Another Great Book Reviewed

 

I’ve been asking myself why I’m drawn to novels whose characters are caught up in the crises of our times. By “our” times, you understand, I mean in my lifetime, which may be “historic” to many of you. In any case, the book I’m reviewing today, Carey Harrison’s Justice, shed light on that question. It is because, in Harrison’s hands, such times reach deep into the human soul, its capacity for both evil and redemption.

 

 Justice Carey Harrison

 

Set in a small Italian coastal village whose hills, paths, beaches, and townspeople are so real they become home to us, Miri Gottleib, daughter of socialist London Jews, marries communist Count Piero. They settle into Casa Rosa, the Count’s family home, and give birth to Vittorio just as fascism begins to rumble across Europe and El Duce was rising to power.

So beautifully is the story of their marriage told, that Casa Rosa seems inoculated from both the village and the world beyond until the forces burst upon them, bringing tragedy and loss “that blackens the calendar.” This is not the end of the story, but the middle. Miri’s road back, driven by revenge, the words that restrain her, the rubble of villagers’ lives, to redemption is the heart of the book. It is truly a story of return from the depths.

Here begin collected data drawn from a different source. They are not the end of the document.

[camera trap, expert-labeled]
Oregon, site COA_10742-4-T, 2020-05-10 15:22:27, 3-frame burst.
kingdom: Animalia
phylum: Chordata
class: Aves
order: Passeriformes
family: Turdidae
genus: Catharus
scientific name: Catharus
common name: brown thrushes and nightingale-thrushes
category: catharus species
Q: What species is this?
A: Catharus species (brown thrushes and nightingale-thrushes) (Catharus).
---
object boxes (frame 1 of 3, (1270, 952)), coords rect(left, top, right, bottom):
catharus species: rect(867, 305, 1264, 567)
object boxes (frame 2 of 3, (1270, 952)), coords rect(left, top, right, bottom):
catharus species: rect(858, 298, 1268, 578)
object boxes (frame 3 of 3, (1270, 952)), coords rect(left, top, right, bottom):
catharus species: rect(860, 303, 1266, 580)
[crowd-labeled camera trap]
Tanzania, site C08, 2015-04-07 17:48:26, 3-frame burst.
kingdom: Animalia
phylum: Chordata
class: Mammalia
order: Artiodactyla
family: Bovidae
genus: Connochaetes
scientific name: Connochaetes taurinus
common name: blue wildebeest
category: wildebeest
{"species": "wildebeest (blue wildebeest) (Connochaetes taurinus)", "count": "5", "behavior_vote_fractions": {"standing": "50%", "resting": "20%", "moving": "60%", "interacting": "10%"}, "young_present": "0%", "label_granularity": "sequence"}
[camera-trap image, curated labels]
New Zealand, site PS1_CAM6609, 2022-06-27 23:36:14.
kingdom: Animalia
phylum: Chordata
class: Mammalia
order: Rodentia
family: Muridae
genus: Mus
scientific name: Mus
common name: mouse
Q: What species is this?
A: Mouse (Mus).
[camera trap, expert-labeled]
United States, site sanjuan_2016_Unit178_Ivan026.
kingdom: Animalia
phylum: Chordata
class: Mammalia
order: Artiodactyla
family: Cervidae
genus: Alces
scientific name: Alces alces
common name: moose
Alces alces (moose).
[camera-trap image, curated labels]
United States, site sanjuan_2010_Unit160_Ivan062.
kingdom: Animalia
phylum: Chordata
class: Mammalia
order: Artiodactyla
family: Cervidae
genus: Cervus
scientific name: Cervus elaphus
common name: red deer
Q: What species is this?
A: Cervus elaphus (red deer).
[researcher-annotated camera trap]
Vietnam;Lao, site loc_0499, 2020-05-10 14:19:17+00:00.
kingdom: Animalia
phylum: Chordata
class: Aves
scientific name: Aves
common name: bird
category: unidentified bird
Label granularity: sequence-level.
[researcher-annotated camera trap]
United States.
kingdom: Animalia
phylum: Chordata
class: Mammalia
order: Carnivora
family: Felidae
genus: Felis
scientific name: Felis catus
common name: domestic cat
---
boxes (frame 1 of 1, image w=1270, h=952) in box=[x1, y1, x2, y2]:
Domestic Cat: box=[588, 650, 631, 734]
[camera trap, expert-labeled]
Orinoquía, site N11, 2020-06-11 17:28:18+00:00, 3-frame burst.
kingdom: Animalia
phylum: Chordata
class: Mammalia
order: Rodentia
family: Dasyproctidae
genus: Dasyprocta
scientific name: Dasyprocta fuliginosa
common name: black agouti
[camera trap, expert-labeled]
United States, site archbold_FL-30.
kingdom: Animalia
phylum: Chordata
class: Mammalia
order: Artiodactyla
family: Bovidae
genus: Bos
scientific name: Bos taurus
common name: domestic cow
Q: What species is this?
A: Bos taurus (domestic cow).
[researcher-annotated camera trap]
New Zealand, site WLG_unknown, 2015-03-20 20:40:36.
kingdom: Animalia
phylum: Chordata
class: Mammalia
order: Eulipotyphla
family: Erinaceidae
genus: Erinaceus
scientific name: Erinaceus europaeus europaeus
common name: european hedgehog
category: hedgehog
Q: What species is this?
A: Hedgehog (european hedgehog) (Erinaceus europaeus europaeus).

It is my hope that as women begin to feel more at home in the world-at-large and therefore see lives as pushed and pulled by cultural, political, and historical forces, we will see more books like this from female authors. We are talented at creating characters, and at relationships, but we haven’t seen ourselves as movers in the world beyond the personal. This restrictive view shows in women’s fiction, and it’s time to move beyond.